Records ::
-*-
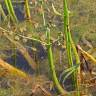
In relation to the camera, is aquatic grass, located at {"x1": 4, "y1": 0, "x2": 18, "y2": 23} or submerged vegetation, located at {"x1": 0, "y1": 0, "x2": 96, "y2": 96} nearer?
submerged vegetation, located at {"x1": 0, "y1": 0, "x2": 96, "y2": 96}

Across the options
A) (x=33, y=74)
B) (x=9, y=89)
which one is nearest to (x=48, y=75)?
(x=33, y=74)

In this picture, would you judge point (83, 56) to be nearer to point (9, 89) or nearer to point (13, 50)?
point (9, 89)

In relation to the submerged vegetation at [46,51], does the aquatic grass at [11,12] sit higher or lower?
higher

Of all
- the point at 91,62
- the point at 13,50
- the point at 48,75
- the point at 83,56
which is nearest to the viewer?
the point at 83,56

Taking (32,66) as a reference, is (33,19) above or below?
above

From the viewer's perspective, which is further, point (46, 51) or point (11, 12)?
point (11, 12)

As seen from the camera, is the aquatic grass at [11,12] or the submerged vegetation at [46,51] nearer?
the submerged vegetation at [46,51]

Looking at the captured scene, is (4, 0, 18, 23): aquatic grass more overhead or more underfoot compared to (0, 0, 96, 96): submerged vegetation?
more overhead

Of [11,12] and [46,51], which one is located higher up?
[11,12]
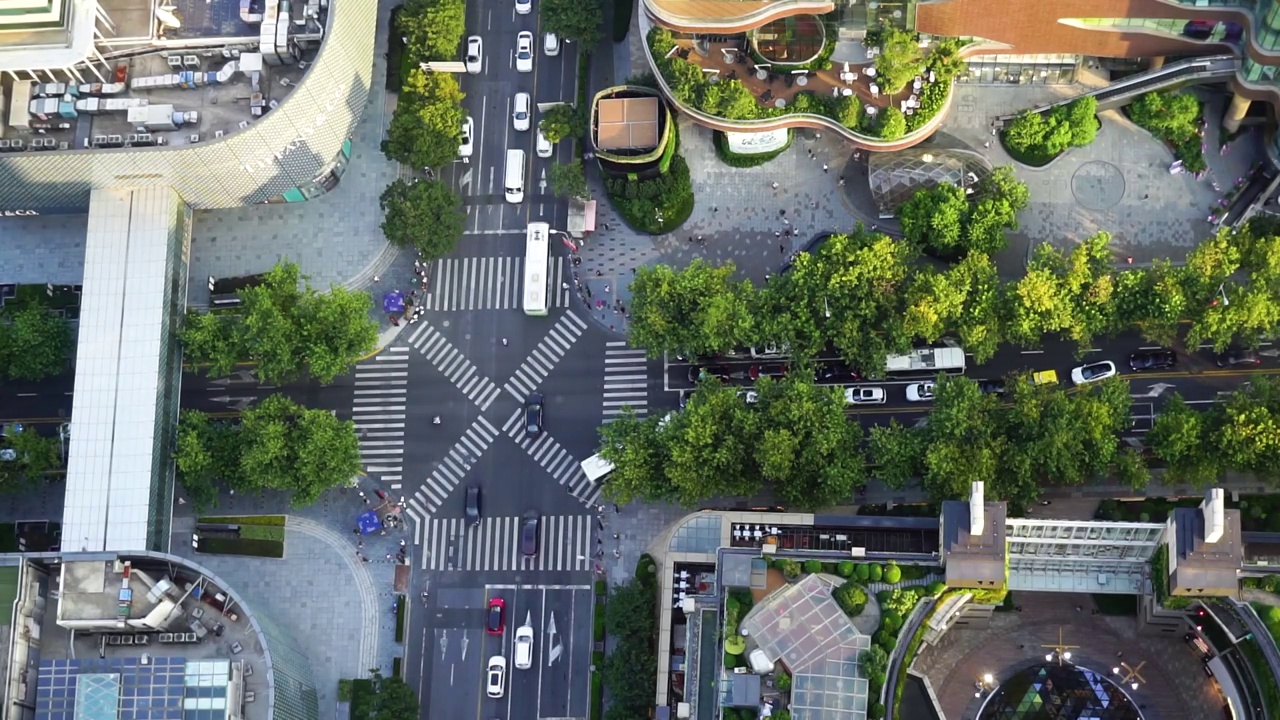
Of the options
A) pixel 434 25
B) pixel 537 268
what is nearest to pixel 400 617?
pixel 537 268

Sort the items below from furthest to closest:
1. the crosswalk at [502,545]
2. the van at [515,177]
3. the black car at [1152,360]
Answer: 1. the van at [515,177]
2. the crosswalk at [502,545]
3. the black car at [1152,360]

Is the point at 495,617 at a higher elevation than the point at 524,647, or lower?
higher

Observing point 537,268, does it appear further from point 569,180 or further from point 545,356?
point 569,180

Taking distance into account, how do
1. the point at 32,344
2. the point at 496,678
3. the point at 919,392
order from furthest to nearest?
the point at 32,344, the point at 919,392, the point at 496,678

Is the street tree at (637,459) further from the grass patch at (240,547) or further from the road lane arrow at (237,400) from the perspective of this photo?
the road lane arrow at (237,400)

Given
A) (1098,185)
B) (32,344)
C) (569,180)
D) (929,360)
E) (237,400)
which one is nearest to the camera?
(929,360)

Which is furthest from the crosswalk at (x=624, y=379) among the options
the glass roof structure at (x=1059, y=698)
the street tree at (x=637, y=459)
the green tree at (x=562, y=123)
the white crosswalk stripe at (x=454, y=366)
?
the glass roof structure at (x=1059, y=698)
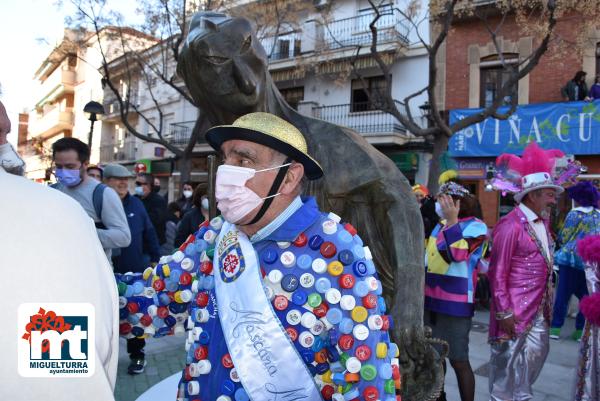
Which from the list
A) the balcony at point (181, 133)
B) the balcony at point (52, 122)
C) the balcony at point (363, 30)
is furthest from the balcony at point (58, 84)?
the balcony at point (363, 30)

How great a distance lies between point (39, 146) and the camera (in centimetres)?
2128

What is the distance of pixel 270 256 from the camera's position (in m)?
1.52

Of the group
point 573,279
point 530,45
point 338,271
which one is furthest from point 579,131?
point 338,271

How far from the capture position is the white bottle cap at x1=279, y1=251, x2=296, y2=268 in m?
1.49

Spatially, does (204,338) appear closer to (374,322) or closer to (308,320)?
(308,320)

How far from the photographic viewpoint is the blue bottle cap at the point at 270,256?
1.51 metres

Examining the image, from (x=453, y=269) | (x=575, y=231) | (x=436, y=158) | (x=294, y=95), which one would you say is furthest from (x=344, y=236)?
(x=294, y=95)

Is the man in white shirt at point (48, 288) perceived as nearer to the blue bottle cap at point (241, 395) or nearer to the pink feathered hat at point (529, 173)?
the blue bottle cap at point (241, 395)

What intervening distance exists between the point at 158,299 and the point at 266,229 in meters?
0.47

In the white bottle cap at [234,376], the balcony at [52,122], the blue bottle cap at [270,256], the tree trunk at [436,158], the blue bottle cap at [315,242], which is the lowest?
the white bottle cap at [234,376]

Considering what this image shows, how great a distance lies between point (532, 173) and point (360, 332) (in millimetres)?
2903

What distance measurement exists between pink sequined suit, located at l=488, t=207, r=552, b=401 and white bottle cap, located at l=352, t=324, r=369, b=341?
8.07 ft

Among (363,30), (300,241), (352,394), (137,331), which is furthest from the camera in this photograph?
(363,30)

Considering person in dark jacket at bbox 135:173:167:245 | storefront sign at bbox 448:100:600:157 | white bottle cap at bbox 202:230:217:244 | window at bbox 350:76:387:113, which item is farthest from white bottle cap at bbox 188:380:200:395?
window at bbox 350:76:387:113
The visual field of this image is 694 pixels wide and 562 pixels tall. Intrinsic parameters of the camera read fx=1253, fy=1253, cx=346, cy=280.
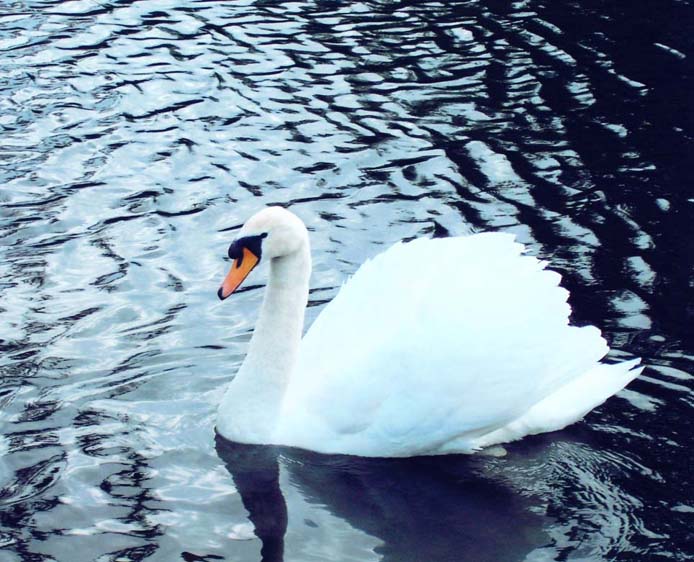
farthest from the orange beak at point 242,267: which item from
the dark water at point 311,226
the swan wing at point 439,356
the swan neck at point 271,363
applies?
the dark water at point 311,226

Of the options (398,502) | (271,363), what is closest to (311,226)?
(271,363)

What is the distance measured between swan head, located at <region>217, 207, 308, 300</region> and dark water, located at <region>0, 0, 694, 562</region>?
116 centimetres

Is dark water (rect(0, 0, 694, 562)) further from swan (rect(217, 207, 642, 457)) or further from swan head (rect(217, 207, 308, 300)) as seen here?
swan head (rect(217, 207, 308, 300))

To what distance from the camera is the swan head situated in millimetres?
7738

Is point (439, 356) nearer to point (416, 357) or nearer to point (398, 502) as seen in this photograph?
point (416, 357)

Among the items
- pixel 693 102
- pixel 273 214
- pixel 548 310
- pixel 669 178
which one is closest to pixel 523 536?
pixel 548 310

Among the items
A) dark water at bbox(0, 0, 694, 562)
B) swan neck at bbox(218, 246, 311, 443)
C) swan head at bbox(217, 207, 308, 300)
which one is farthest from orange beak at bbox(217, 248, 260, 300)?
dark water at bbox(0, 0, 694, 562)

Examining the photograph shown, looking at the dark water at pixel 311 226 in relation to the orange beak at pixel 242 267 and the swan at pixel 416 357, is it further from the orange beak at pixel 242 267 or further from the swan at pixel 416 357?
the orange beak at pixel 242 267

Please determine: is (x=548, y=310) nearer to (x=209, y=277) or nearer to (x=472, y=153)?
(x=209, y=277)

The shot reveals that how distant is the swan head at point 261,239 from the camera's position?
7.74m

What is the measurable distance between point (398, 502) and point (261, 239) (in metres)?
1.81

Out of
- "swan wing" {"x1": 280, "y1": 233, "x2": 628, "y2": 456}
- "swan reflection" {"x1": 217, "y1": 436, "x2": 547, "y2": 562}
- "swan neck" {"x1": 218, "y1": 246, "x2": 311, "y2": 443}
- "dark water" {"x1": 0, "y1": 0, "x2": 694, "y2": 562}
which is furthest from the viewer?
"swan neck" {"x1": 218, "y1": 246, "x2": 311, "y2": 443}

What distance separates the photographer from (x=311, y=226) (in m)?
11.1

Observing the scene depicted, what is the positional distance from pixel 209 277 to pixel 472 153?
148 inches
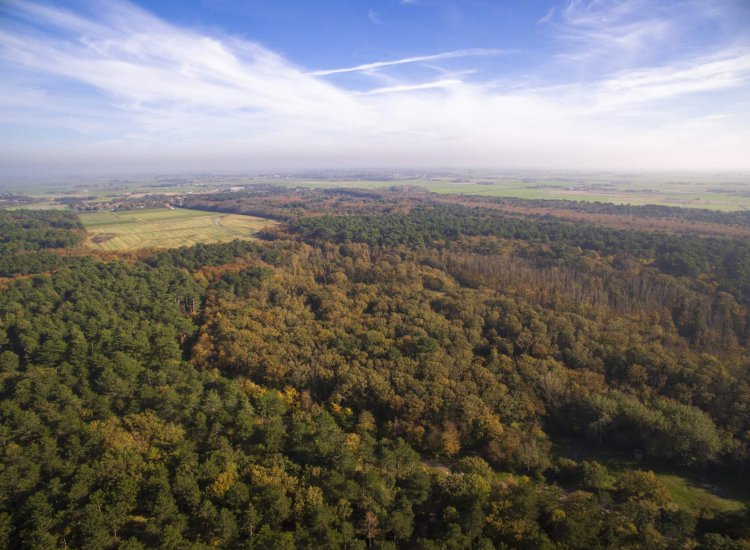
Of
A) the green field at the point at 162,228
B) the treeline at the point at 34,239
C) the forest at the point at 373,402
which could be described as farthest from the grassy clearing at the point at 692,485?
the green field at the point at 162,228

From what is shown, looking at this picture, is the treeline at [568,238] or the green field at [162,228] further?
the green field at [162,228]

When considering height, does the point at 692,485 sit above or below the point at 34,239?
below

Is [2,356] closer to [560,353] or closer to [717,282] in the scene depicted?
[560,353]

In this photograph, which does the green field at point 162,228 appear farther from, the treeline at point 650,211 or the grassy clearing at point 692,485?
the treeline at point 650,211

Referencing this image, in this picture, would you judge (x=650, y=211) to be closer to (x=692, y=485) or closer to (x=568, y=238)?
(x=568, y=238)

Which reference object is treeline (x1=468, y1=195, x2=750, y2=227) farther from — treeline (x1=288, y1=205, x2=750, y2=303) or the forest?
the forest

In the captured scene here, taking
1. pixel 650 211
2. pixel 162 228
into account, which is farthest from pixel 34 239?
pixel 650 211
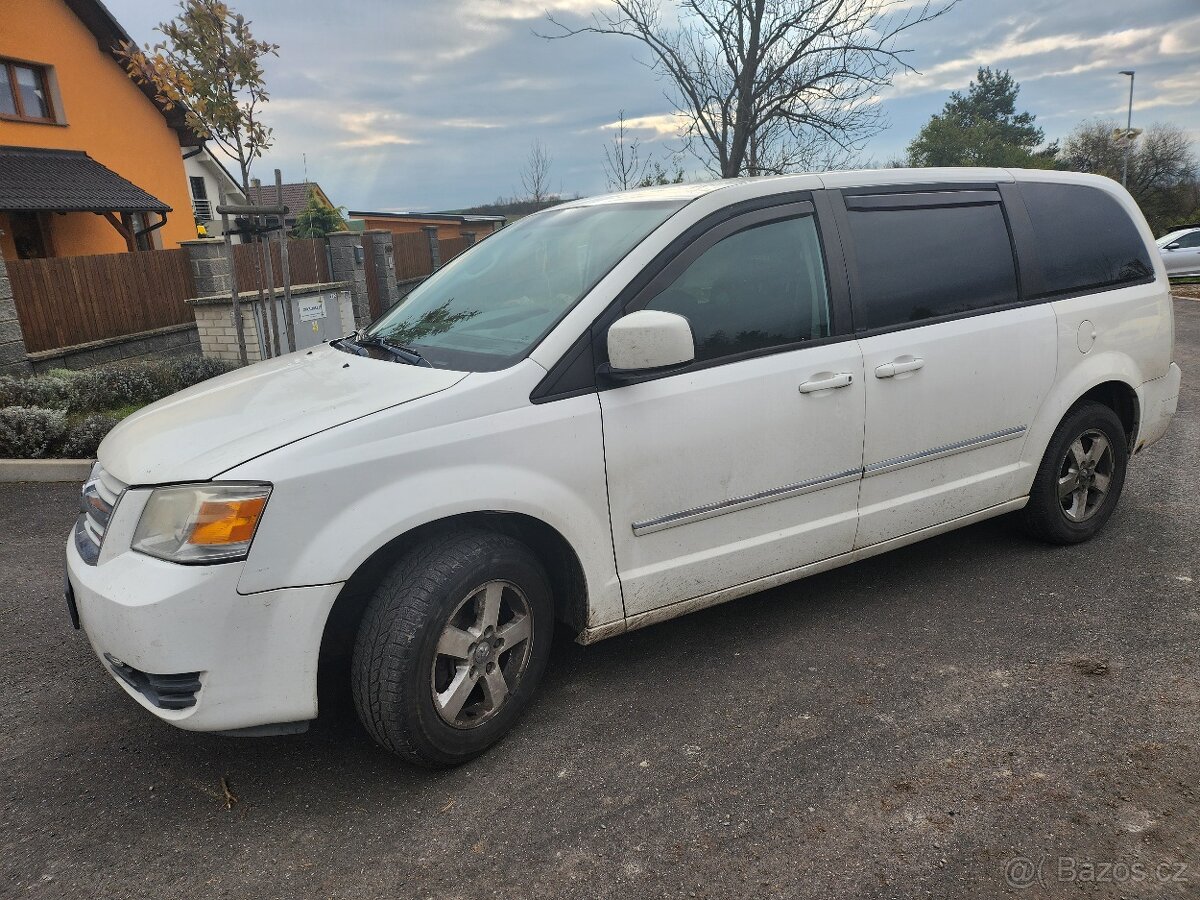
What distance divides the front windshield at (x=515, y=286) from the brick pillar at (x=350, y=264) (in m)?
13.1

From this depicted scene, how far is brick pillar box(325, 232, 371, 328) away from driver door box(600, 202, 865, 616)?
1403 centimetres

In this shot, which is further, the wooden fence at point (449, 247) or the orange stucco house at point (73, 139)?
the wooden fence at point (449, 247)

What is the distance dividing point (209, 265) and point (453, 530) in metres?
12.2

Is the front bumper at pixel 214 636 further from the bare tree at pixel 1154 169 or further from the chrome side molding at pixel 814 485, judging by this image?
the bare tree at pixel 1154 169

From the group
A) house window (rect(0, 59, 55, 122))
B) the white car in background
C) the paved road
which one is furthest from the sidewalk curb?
the white car in background

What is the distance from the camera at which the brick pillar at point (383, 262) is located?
17.8 meters

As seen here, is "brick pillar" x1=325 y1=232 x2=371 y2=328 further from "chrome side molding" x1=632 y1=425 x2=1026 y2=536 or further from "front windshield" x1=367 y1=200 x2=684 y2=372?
"chrome side molding" x1=632 y1=425 x2=1026 y2=536

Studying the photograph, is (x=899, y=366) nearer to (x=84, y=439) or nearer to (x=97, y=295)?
(x=84, y=439)

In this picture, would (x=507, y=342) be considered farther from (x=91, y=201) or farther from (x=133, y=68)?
(x=91, y=201)

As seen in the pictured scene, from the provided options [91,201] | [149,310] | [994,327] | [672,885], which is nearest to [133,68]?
[149,310]

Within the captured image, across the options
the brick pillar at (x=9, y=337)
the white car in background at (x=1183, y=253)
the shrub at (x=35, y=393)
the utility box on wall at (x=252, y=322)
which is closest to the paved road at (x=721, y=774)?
the shrub at (x=35, y=393)

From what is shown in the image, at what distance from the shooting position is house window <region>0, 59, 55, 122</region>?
1881cm

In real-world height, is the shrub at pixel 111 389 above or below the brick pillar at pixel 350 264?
below

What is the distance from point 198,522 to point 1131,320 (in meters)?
4.38
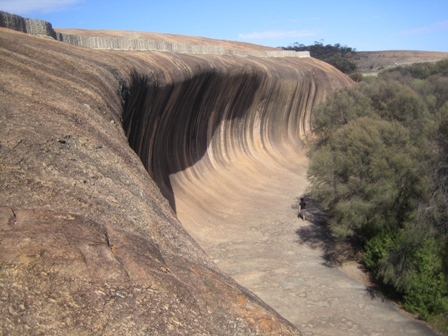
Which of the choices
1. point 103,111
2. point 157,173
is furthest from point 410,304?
point 103,111

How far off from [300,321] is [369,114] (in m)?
13.3

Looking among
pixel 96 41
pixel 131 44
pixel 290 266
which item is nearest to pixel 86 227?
pixel 96 41

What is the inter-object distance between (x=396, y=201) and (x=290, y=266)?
3.41m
-*-
TASK DESCRIPTION :: Without the pictures, retype exactly the lines from the one that holds "As seen in the" to the last line of the data above, both of them included.

PROBLEM SOLUTION ::
As seen in the pictured scene, from the provided options [91,201] | [149,310] | [994,327] | [672,885], which is nearest to [133,68]?
[149,310]

Within the captured image, across the options
the brick pillar at (x=9, y=337)
the white car in background at (x=1183, y=253)
the shrub at (x=35, y=393)
the utility box on wall at (x=252, y=322)
which is closest to the paved road at (x=721, y=774)?
the shrub at (x=35, y=393)

From what is shown in the image, at what distance from the shooting position is house window <region>0, 59, 55, 122</region>?
1881cm

In real-world height, is the shrub at pixel 111 389 above or below the brick pillar at pixel 350 264?
below

What is the distance from point 198,522 to point 1131,320 (in meters)?
4.38
Which of the choices
1. point 103,111
2. point 157,173
is furthest from point 410,304?
point 103,111

How far off from [300,321] is [369,114] (in m)?
13.3

Looking among
pixel 96 41
pixel 131 44
pixel 290 266
which item is nearest to pixel 86 227?
pixel 96 41

What is the inter-object distance between (x=396, y=201) and (x=290, y=266)?
3.41m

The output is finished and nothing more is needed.